Build the Custom Model

To build the custom model, the following folder structure is used for the model onboarding development and test process as detailed in Prepare the Testing Environment.

  • byop/ (Contains your model script and artifacts that are uploaded to Wallaroo.)
  • data/ (Contains testing inputs/outputs)
  • schemas/ (Contains Arrow schema files)

For example:

├── byop # the Custom Model 
│   ├── artifacts
│   │   ├── sample_file.txt
│   │   └── sample_file2.txt
│   ├── byop.py
│   ├── custom_packages
│   │   └── custom_script.py
│   └── requirements.txt
├── data # the sample data
│   ├── byop_results.csv
│   └── input_data.parquet
├── schemas # the schemas
│   ├── input_schema.pkl
│   └── output_schema.pkl
│   test.py # test script
│   upload.py # test upload script

Develop the Inference Builder Class

Create a script (e.g., custom_model.py) inside the byop folder. This will be the main entry point.

The InferenceBuilder class loads artifacts efficiently to prevent high latency during inference. To achieve this:

  1. Implement the create function.
    1. Inside create, call a helper function (e.g., load_artifacts()) to load heavy files: model weights, static lookup tables, explainers, or configuration files.
    2. Do not load the load_artifacts method in the predict function. Doing so will cause them to reload on every single inference request, significantly negatively affecting performance.
    3. Store these artifacts in a dictionary and assign them to inference.model.

The following is the example from the byop/byop.py file.

class BYOPInferenceBuilder(InferenceBuilder):
    @property
    def inference(self) -> BYOPInference:
        return BYOPInference

    def create(self, config: CustomInferenceConfig) -> BYOPInference:
        inference = self.inference()

        # when loading a model artifacts
        model = self._load_models(config.model_path)
        inference.model = model

        return inference
    
    def _load_models(self, model_path: Path):

        return {
            'dummy_model': "wallaroo",
        }

Develop the Inference Class

The Inference class manages the inference process, taking in the data, processing the inference request and returning the results.

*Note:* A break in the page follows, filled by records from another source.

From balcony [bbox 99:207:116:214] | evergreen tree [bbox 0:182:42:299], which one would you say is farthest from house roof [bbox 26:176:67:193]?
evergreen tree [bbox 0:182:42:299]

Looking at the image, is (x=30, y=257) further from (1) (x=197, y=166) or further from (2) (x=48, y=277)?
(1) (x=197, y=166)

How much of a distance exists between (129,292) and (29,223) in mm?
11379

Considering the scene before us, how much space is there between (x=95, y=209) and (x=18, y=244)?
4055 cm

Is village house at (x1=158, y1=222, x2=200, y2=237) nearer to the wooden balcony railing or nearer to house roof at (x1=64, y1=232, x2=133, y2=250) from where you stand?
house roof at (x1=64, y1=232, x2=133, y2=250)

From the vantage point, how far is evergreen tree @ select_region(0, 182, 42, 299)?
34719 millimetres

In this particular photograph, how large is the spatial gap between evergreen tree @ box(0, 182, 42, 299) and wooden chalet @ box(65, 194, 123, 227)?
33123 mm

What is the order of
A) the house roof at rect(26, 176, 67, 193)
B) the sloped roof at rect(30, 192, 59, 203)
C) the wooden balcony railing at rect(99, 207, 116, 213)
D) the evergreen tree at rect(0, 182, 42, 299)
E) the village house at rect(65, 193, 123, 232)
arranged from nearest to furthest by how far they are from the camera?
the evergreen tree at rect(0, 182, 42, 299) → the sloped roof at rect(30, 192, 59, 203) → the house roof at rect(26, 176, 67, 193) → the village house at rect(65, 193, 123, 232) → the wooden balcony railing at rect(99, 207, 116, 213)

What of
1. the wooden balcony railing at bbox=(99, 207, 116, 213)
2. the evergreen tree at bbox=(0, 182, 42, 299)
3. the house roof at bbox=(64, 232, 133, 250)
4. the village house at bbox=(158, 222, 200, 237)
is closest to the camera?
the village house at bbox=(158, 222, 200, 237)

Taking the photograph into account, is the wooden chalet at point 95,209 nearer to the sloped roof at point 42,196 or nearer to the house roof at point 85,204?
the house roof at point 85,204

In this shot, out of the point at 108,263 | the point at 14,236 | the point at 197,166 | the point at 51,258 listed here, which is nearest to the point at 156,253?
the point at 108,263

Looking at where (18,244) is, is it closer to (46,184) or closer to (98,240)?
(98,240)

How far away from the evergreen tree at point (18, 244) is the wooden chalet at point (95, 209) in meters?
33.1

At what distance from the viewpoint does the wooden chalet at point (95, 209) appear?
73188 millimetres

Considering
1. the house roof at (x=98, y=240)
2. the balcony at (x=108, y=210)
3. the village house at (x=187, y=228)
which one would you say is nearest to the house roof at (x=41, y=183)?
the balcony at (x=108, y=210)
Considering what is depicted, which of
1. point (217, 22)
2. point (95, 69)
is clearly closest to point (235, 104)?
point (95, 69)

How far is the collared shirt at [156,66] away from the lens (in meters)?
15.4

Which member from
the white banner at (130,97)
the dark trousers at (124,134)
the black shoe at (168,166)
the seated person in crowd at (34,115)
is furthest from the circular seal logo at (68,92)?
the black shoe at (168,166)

The predict(input_data:InferenceData):InferenceData is the entry point for execution and performs the following:

  • Retrieving artifacts from self.model['artifact_key'].
  • Accepting input data as a dictionary of numpy arrays.

The following best practices for the Inference Class are:

  • Code Organization:
    • Keep the predict method readable.
    • Extract complex logic into helper functions located in a separate script (e.g., utils.py) within the byop folder.
  • Error Handling & Logging:
    • Wrap model steps in try/except blocks.
    • Import the traceback module.
    • Use a logger (instantiated at the script level) to capture errors: logger.error(traceback.format_exc()).
    • Timing: Log the execution time of critical functions to assist with latency debugging.
  • Return Values:
    • Return a dictionary of numpy arrays.
    • Ensure data types match the expected schema.
    • Data can not be nested dictionaries.
      • Nested JSON’s should be converted to a string and returned.

The following is the example from the byop/byop.py file.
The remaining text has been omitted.